= Emilio Palacio =

Ecuadorian journalist (born c.1954)

Emilio Palacio (born c. 1954) is an Ecuadorian journalist. Palacio was granted political asylum in the United States in 2012. He is the half-brother of the late former president of Ecuador Alfredo Palacio (born 1939 - died 2025).

==Biography==
===Youth and education===
Palacio was born in Guayaquil into a middle-class family.

===Career===
Palacio was the opinion editor of the Ecuadorian newspaper El Universo. In 2005, Palacio chided Rafael Correa, then Ecuador's finance minister, in print for crudely rejecting a successful currency plan. Correa responded by calling Palacio a traitor. Their feud escalated during a case related to unrest in September 2010, when Correa, now president, was trapped inside a hospital for several hours by police officers. Correa described the circumstances as an "attempted coup". In an opinion article from 6 February 2011 which appeared in El Universo ("No to Lies"), Palacio alleged that the president had ordered soldiers to fire on the hospital, which was full of civilians. The following month, Correa announced a lawsuit against the editorial writer and the directors of the paper. Correa alleged that several of Palacio's editorials were "accusations" and "slander", where Palacio stated Correa had "...ordered fire at will and without warning against a hospital full of civilians and innocent people..." In an official El Universo editorial it was explicitly said that he committed crimes against humanity reasons for which Palacio was sued. El Universo says the president’s suit was announced several hours after the newspaper published an article about an information access request denial. While Palacio claimed, he was sued for calling Correa a "Dictator".

"We are not only suing the editorial writer, but also the newspaper El Universo’s directors,” said Correa, in a radio interview on Ecuadorinmediato, quoted by El Universo. According to an editorial published by The Washington Post on 27 July 2011:

Last week the president personally attended the trial while thuggish supporters threw eggs and bottles at the defendants outside the courthouse. To no one’s surprise, the provisional judge hearing the case quickly ruled in the president’s favor, sentencing Mr. Palacio and the three El Universo directors to three years in prison and awarding $40 million in damages to Mr. Correa – an amount that exceeds the total value of the newspaper.

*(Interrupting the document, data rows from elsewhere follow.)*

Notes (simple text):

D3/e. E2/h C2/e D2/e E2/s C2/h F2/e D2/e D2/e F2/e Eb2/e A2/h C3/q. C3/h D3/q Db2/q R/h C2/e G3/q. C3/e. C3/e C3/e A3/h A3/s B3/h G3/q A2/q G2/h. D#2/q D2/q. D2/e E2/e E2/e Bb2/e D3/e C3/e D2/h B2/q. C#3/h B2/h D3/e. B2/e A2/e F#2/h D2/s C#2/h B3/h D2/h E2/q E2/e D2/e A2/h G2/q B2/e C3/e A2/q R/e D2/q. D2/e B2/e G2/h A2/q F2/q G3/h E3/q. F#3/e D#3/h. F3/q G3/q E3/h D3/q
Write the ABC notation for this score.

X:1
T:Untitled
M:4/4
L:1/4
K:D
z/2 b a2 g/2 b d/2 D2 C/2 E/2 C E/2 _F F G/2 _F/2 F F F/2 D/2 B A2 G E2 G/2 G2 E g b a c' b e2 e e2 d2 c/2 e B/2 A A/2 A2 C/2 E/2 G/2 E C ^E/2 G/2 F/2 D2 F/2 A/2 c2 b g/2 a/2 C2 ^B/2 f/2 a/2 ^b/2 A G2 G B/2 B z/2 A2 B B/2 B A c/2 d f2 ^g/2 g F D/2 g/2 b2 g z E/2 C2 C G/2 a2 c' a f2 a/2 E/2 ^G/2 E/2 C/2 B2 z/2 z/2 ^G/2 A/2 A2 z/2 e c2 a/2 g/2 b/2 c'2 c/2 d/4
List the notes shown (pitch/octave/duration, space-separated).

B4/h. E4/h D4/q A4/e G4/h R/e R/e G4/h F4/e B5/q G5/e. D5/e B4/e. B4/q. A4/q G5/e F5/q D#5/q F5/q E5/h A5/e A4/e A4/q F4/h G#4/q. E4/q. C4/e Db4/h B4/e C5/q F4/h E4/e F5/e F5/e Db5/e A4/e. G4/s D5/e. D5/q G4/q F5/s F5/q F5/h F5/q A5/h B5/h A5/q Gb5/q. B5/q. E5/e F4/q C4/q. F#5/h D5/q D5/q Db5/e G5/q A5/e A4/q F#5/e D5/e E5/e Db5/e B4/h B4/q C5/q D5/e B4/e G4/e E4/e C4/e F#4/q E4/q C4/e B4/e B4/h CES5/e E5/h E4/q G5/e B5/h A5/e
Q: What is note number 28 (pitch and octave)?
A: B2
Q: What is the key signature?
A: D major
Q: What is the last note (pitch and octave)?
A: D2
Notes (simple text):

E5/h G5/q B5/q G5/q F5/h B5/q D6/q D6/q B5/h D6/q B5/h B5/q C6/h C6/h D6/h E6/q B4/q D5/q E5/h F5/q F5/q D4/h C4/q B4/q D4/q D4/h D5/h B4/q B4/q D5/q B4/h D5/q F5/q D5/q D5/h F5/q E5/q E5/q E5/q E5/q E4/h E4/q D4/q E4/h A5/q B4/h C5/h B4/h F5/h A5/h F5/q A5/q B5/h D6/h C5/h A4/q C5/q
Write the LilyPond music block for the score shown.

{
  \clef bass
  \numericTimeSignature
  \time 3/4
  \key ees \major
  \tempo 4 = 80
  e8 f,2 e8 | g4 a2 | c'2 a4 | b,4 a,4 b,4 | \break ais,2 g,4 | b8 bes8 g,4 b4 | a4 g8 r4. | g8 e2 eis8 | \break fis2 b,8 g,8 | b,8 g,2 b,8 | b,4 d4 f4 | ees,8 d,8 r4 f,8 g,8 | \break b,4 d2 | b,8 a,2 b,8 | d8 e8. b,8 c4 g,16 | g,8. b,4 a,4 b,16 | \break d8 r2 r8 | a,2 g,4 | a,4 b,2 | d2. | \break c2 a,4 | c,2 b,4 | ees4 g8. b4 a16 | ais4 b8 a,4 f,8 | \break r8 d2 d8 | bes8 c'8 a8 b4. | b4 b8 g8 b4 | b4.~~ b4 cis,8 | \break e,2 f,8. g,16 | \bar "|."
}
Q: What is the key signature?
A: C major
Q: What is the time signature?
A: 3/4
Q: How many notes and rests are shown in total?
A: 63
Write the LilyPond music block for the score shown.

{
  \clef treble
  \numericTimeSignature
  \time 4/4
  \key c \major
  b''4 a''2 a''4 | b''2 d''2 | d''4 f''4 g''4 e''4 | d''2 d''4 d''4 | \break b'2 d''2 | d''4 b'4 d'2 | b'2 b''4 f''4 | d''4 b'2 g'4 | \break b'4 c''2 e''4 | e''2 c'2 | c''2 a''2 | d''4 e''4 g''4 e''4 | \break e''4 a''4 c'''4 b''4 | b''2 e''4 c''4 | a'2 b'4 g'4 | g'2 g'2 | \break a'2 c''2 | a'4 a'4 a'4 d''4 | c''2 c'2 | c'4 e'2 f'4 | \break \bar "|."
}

Palacio and the three executives of the newspaper that published the article were sentenced to three years in prison and a fine of 40 million dollars, payable to Correa himself. On October 31, 2011, Human Rights Foundation (HRF) sent a letter to the National Court of Justice of Ecuador, asking them to overturn the decision, described as "abhorrent" by HRF president Thor Halvorssen.

On 24 August 2011, Palacio fled Ecuador to avoid incarceration and currently resides in the United States where in the following year he was granted political asylum.

As of 16 February 2012, the National Court of Justice (Ecuador's highest court) confirmed the lower court's award of $40 million in damages, as well as the three-year prison sentences against a journalist and three executives.

By the end of February 2012, Emilio Palacio and El Universo were released from their charges and no other cause is currently active in the case, which implies there is no reason for Palacio to avoid returning to Ecuador.